I could see that the left edge of move_inhibit is at 41925 ns. Is it the clock cycle 4195? Further, where can I find the clock frequency that CW305 operate in for ECC point operations? And where are the 8 writes mentioned above?
If I zoom in move_inhibit, there seems more than 8 pulses consisting from bram_rx_wr_en, bram_ry_wr_en, and bram_rz_wr_en. Are these pulses the 8 wirtes?
Hi Alan,
On your waveform, pull up the tb.cycle_count signal.
Now just before bit_counter goes from 0 to 1, you should find bram_r[x|y|z]_wr_en be high for 8 consecutive clock cycles when cycle_count is between 4237 and 4244. Now scroll back to where bit_counter is initialized to 0, and you’ll see that cycle_count is 42 at that point. 4237 - 42 = 4195.
Here’s an example showing this (in this example move_inhibit happened to be low on the first bit, but the same principle applies).
The 8 writes are not pulses; they are burst over 8 consecutive cycles, as you can see here.
In this simulation, the clock is driven with a 6ns period, but that’s a completely arbitrary number, since the attack only concerns itself with numbers of clock cycles, not nanoseconds.
1- follow the Verilog code, you’ll see that they connect to the BRAM write control.
2- these are the clock cycle indices where the x/y/z BRAMs are read, relative to when bit_counter changes
Jean-Pierre
Where could I see the x/y/z BRAM read cycles? Could you show me a gtkwave example?
In the section, Cryptograpy Detour, I saw a key word,
bram_1rw_1ro_readfirst
Sorry because Verilog code is a total new thing to me, could I ask you where could I find this very keyword in gtkwave? Does the understanding of it bother our attack?
Each bit takes 4204 cycles to process, then we would have 256 times 4204 cycles. Thus we totally need 1, 076, 224 cycles, this is much larger than my CW-Lite’s capability of sample storing, which can only accommodate 24400 samples. Do I mix up the concept of cycles and samples? What’s the difference between them?
If you want to really understand all this properly, you’ll absolutely need some Verilog fluency. Verilog is quite different from most languages so you can’t really wing your way through this. I’m sure there are good online tutorials (I don’t know of any specific ones to recommend).
From the notebook:
“With a ChipWhisperer-Lite, every trace needs to be captured in several steps, using the sample offset feature”

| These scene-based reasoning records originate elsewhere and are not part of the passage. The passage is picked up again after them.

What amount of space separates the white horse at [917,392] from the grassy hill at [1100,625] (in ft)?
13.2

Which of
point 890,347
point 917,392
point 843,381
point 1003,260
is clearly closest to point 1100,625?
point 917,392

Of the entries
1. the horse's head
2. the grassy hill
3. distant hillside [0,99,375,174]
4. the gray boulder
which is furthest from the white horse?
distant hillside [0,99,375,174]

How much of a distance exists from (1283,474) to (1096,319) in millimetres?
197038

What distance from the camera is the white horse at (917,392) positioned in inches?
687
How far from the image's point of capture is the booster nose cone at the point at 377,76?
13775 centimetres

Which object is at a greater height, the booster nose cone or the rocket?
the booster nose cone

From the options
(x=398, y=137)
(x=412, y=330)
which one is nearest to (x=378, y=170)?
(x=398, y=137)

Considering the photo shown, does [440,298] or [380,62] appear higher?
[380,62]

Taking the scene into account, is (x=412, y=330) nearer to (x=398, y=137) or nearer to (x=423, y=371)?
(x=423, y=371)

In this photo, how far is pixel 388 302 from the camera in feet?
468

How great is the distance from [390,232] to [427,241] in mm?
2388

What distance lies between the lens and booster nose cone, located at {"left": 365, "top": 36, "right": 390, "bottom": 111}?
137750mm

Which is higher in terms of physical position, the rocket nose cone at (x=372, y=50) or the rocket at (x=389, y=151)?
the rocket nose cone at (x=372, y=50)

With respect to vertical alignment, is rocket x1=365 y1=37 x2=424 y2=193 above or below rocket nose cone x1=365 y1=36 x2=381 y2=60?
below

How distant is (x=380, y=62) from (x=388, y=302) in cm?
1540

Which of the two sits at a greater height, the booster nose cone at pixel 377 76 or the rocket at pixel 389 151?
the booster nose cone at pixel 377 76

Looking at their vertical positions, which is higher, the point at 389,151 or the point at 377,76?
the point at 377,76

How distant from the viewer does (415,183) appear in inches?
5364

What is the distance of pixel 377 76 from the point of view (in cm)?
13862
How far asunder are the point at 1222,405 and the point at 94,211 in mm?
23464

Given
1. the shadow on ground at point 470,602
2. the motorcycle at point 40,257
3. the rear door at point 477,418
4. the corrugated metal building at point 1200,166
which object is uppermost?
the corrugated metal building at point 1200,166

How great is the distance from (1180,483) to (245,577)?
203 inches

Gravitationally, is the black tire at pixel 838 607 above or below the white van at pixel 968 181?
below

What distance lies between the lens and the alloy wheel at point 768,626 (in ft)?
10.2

What we do is run the operation to capture the first 24400 samples. Then we set the sample offset to 24400 (which means "start capturing 24400 samples after the trigger asserts), re-run the exact same operation, and capture samples 24400 - 48799. We repeat this until all ~1M samples of the ECC operation are collected. You can see this in the notebook code for the get_traces() method.
Does move_inhibit only discard the addition when the bit is 0? And is this why there is a statistical difference between processing a 1 versus a 0? If this holds, why are the bit 1 and bit 3 discarded in the following figure?
From the waveform it appears that the addition result for bits 1, 2 and 3 is discarded, because move_inhibit is set, which in turn is because the associated k bit is set.
No, if you follow the Verilog source you’ll see that bits are processed from MSB to LSB, so the first four bits are 0111 (7), which indeed matches the move_inhibit behaviour on your waveform.
So gratitude for all of your kind help here.
Thus, by default, the CW305 clock is fed with 12MHz from PLL1, right? Further, where could we see ADC sampling rate and could we modify it?